## Given instruction A
Reproduce the stretch of the passage below on the Iran sanctions from "Let us be clear" through "with its edict.".
## Given instruction B
According to the passage below on the Iran sanctions, where did the Royal Navy seize the Iranian oil tanker?
## Given instruction C
List every country named in the passage below on the Iran sanctions.

— start of Text segment —

Let us be clear on this. The US unilaterally withdrew from a viable multinational agreement mainly because of presidential hubris, then unilaterally imposed sanctions not only on Iran but others who may wish to continue to commercially engage with it. The US sanctions are not supported by, and in fact are seen as illegitimate by many countries, including China, Russia and most of the countries in the EU. Yet, because the US has great economic weight, it can use the secondary sanctions in order to force international compliance with its edict.

Until recently the sanctions were not enforced by the military of any country other than the US. But on July 4 the Royal Navy stopped and seized an Iranian oil tanker off the coast of Gibraltar, arguing that it was transporting oil to Syria in violation of EU sanctions (the sanctions only apply to aviation fuel and only cover EU members, which Iran is not). The tanker’s proximity to the colony was fortunate in that Britain has limited autonomous power projection capability in the Middle East but does have a naval garrison on the Rock. So the seizure was as much due to opportunity as it was support for principle.

— end of Text segment —
— start of Entries supplied —

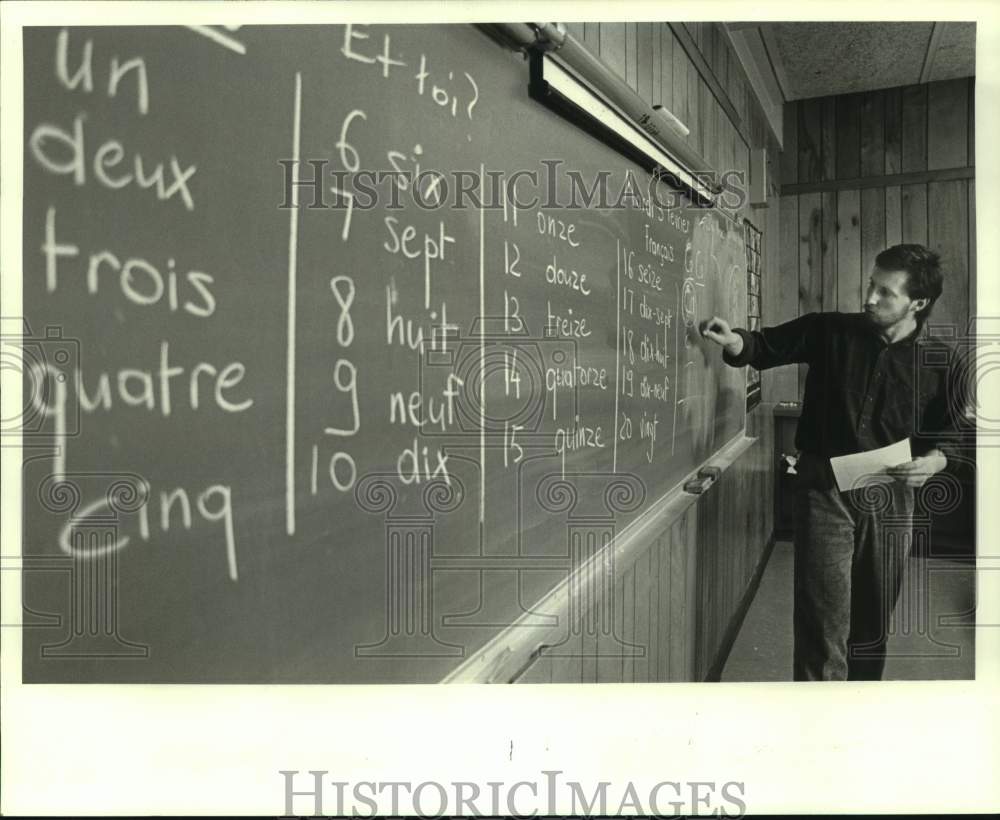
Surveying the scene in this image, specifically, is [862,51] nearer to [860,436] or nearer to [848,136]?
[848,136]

— end of Entries supplied —
— start of Entries supplied —

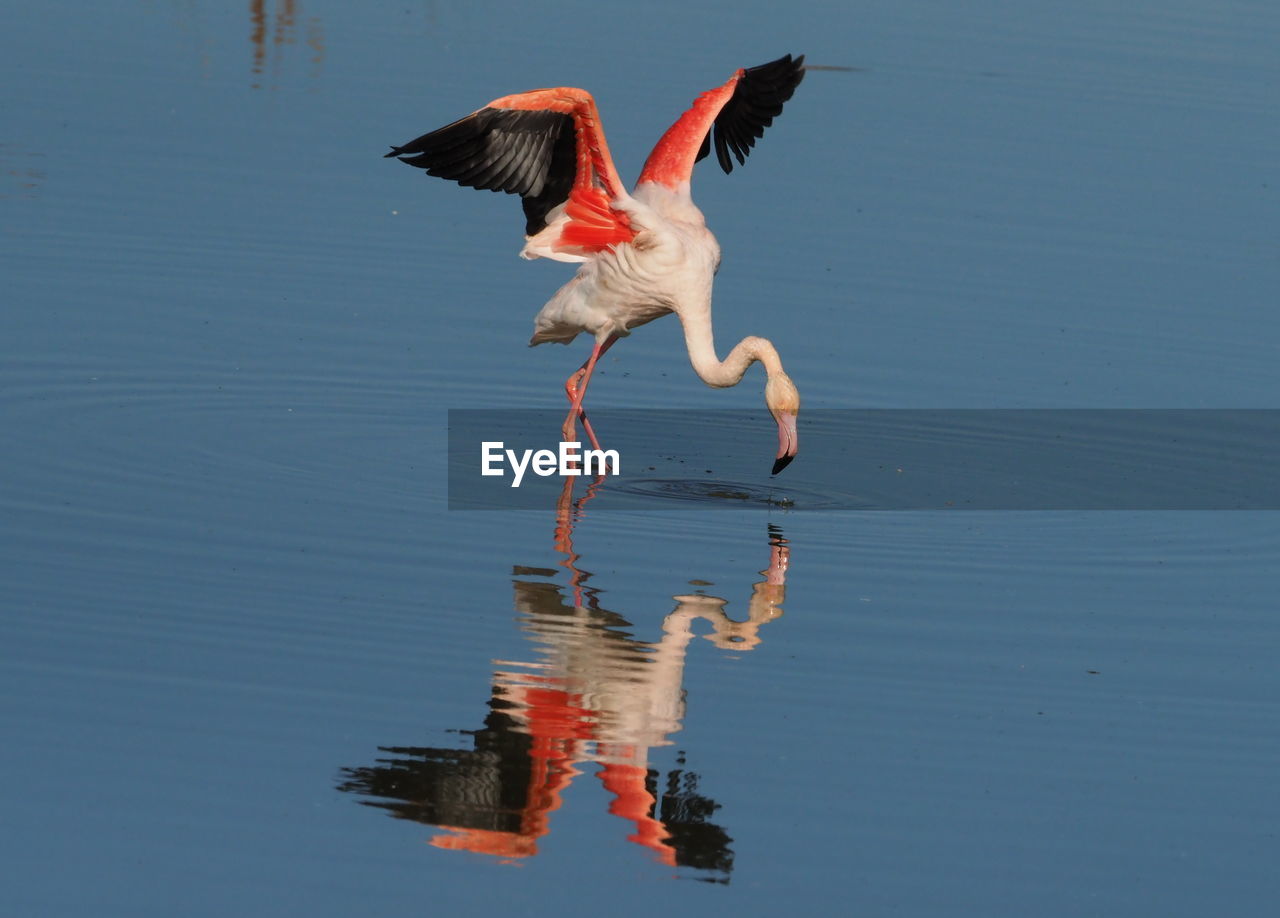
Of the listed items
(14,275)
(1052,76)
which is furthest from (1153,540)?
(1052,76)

— end of Entries supplied —

## Task solution A
Let us be clear on this. The US unilaterally withdrew from a viable multinational agreement mainly because of presidential hubris, then unilaterally imposed sanctions not only on Iran but others who may wish to continue to commercially engage with it. The US sanctions are not supported by, and in fact are seen as illegitimate by many countries, including China, Russia and most of the countries in the EU. Yet, because the US has great economic weight, it can use the secondary sanctions in order to force international compliance with its edict.

## Task solution B
Off the coast of Gibraltar.

## Task solution C
US, Iran, China, Russia, Syria, Britain